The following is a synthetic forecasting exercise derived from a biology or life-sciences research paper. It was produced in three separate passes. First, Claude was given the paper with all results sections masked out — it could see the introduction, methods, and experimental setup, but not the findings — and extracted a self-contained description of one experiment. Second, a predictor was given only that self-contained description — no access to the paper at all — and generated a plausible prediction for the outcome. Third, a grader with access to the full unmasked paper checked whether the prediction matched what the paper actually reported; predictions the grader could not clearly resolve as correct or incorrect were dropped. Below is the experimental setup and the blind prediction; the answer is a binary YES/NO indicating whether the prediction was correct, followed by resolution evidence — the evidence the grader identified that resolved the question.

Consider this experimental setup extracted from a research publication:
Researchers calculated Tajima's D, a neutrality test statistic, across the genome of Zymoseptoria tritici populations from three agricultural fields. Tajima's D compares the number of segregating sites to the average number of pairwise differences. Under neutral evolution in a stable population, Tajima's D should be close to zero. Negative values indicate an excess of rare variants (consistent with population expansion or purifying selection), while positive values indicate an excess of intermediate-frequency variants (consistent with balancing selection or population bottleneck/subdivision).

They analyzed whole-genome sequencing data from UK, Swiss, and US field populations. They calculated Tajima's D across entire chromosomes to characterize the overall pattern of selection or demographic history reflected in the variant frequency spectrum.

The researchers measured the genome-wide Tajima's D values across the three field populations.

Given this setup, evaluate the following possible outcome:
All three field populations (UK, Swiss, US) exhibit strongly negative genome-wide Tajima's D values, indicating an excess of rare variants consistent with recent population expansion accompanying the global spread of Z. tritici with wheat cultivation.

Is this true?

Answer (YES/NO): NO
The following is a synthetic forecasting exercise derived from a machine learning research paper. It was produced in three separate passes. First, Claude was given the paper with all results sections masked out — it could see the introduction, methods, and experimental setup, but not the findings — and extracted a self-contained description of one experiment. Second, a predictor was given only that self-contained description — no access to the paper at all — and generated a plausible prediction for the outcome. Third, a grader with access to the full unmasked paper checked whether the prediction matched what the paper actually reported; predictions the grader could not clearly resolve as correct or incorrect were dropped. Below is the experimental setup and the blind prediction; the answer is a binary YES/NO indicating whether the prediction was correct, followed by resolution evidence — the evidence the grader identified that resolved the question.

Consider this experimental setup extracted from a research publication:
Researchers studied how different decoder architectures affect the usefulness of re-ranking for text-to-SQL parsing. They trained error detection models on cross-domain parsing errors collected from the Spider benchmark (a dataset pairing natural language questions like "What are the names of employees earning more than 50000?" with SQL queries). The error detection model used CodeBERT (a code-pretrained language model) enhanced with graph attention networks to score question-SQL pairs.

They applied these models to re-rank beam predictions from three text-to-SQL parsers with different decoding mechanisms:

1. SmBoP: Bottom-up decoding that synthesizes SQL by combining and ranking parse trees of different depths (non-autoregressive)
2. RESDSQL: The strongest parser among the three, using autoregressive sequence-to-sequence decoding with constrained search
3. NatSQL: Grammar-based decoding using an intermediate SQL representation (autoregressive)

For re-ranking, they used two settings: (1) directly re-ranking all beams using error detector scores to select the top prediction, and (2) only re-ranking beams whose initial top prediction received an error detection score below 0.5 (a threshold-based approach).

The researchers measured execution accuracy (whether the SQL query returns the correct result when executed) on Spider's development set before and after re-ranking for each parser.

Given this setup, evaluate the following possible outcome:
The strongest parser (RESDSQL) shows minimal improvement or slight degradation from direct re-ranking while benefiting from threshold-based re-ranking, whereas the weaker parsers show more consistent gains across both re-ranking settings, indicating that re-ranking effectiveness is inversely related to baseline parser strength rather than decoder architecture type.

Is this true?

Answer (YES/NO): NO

□ □ □ □

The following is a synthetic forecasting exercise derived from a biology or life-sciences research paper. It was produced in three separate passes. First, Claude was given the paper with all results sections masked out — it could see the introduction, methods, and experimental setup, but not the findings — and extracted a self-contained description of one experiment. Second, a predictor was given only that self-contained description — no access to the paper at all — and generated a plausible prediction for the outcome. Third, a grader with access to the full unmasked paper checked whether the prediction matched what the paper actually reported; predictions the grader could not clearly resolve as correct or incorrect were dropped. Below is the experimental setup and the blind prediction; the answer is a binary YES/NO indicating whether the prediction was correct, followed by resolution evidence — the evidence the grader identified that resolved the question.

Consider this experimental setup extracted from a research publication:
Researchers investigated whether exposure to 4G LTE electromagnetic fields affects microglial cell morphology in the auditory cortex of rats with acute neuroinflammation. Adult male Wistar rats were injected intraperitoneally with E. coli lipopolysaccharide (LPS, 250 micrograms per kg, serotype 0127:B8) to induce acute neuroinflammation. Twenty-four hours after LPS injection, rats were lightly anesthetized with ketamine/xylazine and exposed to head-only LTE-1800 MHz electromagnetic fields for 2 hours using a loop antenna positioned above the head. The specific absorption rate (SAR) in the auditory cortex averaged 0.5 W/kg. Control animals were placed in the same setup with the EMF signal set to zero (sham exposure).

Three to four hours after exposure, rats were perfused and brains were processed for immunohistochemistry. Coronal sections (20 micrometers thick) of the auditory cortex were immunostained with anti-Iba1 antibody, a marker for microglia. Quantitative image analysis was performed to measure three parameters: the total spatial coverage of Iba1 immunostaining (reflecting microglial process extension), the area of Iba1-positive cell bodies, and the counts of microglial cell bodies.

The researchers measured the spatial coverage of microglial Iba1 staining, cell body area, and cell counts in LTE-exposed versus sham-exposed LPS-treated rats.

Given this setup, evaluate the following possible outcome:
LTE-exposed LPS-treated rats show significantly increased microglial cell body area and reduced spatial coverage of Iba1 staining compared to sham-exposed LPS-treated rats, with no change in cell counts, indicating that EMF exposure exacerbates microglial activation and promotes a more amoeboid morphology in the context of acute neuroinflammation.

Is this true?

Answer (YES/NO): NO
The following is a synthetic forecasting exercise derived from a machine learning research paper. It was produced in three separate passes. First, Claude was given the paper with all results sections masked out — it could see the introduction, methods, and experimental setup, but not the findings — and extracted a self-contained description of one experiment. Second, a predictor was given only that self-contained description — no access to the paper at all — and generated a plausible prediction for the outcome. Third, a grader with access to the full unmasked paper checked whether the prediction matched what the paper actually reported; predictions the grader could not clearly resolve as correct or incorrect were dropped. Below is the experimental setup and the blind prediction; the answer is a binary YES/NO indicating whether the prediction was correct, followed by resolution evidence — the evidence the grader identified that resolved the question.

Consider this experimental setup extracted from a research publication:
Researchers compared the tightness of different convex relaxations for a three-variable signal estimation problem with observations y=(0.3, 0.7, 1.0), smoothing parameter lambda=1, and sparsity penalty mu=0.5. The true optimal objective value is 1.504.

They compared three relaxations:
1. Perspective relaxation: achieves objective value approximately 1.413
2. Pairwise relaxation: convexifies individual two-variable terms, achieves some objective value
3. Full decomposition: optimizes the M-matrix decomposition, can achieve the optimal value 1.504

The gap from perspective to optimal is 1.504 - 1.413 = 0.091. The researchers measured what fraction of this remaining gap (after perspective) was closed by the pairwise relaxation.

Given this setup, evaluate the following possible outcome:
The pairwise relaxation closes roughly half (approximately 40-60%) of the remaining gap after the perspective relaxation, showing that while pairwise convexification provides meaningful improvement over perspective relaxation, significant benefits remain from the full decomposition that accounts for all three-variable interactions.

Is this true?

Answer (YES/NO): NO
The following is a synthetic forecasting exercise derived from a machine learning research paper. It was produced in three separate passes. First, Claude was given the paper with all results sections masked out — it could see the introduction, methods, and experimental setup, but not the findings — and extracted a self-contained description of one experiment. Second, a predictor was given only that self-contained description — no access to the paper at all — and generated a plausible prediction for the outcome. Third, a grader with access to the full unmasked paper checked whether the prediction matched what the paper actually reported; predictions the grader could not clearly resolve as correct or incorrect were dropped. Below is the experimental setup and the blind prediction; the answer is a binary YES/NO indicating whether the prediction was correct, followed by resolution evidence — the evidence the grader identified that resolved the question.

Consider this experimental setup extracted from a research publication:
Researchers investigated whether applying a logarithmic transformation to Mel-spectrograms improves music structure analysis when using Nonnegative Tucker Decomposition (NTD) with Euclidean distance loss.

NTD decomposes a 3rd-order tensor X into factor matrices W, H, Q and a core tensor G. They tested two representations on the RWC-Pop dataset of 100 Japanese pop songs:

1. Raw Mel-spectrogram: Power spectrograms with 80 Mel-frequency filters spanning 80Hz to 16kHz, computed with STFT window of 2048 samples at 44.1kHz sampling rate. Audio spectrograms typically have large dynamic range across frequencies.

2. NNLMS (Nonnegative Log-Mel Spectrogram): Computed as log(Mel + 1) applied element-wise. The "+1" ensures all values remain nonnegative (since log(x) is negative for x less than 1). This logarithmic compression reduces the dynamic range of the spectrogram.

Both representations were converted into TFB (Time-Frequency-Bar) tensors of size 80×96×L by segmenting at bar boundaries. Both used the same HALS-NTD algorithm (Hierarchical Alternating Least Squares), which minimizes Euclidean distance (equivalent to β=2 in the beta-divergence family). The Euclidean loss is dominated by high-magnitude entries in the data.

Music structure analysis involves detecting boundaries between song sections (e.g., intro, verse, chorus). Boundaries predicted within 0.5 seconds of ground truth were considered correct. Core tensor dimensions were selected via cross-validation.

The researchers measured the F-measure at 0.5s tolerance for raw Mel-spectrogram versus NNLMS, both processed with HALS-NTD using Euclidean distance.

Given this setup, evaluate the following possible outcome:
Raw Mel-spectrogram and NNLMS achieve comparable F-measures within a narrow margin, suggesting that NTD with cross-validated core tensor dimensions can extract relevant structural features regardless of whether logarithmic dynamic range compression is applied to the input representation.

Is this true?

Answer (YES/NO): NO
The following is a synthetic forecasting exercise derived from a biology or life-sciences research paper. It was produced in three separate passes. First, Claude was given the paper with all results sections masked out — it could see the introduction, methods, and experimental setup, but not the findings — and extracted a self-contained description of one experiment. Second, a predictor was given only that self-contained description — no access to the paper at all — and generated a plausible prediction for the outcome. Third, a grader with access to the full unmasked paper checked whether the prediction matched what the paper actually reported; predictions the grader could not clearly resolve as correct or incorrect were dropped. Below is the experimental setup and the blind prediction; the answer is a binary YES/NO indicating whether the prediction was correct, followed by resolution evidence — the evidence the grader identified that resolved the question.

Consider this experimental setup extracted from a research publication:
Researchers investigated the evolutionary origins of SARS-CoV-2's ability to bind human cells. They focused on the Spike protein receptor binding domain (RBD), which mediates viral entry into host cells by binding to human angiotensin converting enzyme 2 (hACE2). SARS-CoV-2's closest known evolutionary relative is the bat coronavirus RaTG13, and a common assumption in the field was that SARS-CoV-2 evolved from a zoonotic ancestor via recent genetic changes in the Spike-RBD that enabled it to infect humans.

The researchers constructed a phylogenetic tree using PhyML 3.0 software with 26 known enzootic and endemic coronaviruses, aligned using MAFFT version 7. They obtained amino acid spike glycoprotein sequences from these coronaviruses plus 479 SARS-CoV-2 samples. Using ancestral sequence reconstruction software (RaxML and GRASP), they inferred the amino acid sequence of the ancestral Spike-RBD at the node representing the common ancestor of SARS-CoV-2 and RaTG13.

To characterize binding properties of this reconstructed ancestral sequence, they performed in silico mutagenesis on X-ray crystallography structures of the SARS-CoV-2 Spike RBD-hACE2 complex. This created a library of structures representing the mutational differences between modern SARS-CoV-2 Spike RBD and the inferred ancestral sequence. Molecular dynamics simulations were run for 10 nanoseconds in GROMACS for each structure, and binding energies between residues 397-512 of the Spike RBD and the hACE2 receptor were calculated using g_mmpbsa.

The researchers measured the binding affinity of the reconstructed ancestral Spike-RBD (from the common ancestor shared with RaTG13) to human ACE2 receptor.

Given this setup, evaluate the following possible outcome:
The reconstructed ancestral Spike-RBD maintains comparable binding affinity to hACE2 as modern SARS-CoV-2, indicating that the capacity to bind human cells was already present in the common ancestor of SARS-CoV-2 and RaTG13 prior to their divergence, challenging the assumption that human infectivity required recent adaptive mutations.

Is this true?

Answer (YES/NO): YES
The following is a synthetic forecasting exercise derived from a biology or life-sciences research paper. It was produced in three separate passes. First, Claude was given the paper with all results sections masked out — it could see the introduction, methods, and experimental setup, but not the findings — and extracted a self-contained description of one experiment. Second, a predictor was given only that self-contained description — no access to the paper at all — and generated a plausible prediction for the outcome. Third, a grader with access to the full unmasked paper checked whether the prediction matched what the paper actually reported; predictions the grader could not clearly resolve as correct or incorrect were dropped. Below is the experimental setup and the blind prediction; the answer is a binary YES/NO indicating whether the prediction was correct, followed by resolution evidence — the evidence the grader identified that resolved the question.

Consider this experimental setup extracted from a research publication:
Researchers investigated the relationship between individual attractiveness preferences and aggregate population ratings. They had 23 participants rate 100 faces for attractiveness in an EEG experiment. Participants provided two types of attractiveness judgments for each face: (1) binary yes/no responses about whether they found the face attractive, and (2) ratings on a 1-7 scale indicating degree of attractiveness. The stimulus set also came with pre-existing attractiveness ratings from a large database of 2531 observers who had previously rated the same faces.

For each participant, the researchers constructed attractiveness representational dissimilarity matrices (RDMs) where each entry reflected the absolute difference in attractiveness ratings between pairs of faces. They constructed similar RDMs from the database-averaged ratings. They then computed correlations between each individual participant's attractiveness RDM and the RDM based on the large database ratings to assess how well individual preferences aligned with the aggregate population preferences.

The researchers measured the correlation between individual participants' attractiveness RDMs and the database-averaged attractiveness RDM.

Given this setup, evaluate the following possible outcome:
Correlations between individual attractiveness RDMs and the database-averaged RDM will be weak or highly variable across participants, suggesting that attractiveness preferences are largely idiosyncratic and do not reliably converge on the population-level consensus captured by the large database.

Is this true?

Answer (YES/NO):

□ □ □ □

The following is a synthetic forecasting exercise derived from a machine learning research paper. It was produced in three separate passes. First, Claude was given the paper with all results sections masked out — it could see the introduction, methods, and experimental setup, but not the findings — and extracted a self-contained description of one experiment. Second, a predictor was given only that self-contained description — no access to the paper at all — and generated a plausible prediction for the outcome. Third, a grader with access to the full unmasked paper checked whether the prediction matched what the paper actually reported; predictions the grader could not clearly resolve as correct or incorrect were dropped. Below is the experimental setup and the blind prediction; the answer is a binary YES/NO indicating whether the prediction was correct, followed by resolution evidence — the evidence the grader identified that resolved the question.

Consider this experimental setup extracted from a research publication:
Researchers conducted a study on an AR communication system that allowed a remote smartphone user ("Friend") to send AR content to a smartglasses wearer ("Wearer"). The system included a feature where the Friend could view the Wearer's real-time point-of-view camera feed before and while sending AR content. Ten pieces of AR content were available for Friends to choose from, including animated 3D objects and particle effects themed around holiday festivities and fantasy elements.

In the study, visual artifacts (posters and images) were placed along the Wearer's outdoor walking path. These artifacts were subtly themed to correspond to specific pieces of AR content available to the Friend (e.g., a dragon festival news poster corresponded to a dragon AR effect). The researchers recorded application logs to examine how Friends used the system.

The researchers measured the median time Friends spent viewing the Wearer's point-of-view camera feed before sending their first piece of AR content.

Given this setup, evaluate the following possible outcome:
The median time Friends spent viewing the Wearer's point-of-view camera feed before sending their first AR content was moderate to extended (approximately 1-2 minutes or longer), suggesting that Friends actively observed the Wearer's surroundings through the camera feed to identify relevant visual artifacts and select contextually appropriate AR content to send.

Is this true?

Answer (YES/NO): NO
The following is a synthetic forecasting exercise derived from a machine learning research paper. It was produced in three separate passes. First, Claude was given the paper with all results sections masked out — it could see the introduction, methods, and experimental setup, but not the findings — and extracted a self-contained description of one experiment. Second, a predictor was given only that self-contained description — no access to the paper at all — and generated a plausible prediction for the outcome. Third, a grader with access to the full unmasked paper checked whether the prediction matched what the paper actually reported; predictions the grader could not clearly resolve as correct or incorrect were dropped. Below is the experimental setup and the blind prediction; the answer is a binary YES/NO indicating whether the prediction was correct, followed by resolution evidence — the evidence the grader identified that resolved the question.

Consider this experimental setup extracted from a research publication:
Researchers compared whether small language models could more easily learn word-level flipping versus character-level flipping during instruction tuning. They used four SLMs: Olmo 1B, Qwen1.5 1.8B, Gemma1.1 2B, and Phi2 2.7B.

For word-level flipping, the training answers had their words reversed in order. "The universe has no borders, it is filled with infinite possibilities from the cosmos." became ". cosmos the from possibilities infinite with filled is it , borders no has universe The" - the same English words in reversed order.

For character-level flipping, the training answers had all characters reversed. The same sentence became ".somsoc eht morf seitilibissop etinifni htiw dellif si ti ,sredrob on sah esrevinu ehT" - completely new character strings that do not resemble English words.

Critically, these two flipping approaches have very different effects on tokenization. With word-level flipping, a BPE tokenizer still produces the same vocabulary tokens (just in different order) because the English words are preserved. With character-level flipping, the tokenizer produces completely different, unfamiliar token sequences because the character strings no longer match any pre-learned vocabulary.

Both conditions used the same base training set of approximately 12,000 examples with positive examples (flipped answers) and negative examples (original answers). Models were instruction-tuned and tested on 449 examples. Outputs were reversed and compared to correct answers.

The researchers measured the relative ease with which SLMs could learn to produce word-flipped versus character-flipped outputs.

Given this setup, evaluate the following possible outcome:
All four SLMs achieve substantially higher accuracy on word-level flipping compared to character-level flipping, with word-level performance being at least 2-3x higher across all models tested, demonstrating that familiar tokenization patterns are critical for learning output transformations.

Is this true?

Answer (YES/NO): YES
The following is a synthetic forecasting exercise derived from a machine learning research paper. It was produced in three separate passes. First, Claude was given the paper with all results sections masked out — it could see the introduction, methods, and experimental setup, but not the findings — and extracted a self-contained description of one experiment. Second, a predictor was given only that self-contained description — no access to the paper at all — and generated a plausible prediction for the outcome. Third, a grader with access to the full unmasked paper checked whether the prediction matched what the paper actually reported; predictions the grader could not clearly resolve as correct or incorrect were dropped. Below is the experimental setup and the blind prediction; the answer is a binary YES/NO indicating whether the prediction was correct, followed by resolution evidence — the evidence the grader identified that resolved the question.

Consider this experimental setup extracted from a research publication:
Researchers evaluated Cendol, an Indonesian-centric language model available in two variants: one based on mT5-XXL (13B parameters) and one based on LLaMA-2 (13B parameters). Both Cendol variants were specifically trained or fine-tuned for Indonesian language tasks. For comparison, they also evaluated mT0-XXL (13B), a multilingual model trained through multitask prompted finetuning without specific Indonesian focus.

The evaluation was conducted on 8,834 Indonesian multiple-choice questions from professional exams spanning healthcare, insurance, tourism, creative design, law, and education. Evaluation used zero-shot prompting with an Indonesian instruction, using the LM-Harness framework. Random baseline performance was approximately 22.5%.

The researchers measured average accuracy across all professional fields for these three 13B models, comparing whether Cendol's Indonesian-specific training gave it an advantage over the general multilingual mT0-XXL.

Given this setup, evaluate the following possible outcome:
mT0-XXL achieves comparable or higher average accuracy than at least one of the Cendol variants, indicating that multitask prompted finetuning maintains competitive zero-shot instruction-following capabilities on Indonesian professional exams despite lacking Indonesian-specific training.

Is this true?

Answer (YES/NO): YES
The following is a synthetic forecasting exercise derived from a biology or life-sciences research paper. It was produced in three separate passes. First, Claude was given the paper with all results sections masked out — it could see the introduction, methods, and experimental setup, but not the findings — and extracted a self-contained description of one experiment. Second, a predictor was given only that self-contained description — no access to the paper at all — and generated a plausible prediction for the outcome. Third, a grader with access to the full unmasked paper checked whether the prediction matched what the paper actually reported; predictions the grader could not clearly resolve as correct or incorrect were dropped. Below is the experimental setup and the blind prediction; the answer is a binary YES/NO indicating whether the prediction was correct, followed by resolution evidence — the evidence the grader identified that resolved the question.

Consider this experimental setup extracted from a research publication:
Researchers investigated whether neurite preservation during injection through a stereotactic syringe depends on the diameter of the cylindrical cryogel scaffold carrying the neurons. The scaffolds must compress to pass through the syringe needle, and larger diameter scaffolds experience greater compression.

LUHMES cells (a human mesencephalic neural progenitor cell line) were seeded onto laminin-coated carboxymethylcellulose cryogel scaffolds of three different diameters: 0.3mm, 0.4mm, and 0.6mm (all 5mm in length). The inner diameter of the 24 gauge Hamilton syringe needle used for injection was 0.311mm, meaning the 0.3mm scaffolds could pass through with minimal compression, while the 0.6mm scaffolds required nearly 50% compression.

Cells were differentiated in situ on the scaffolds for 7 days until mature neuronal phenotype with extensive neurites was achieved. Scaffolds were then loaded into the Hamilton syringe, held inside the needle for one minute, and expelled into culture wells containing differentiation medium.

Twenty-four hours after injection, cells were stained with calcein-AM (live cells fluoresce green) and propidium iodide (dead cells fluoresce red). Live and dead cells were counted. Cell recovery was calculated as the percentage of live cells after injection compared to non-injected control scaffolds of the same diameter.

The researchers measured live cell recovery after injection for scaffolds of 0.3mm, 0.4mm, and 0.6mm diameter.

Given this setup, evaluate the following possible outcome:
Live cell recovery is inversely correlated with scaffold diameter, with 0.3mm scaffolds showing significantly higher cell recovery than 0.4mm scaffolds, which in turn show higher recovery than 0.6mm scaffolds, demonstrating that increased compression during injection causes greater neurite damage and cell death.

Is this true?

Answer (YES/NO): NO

□ □ □ □

• _Activity_: Using the entries above, state the number of lines that include "relaxations". Add nothing else.

• _Answer area_: 2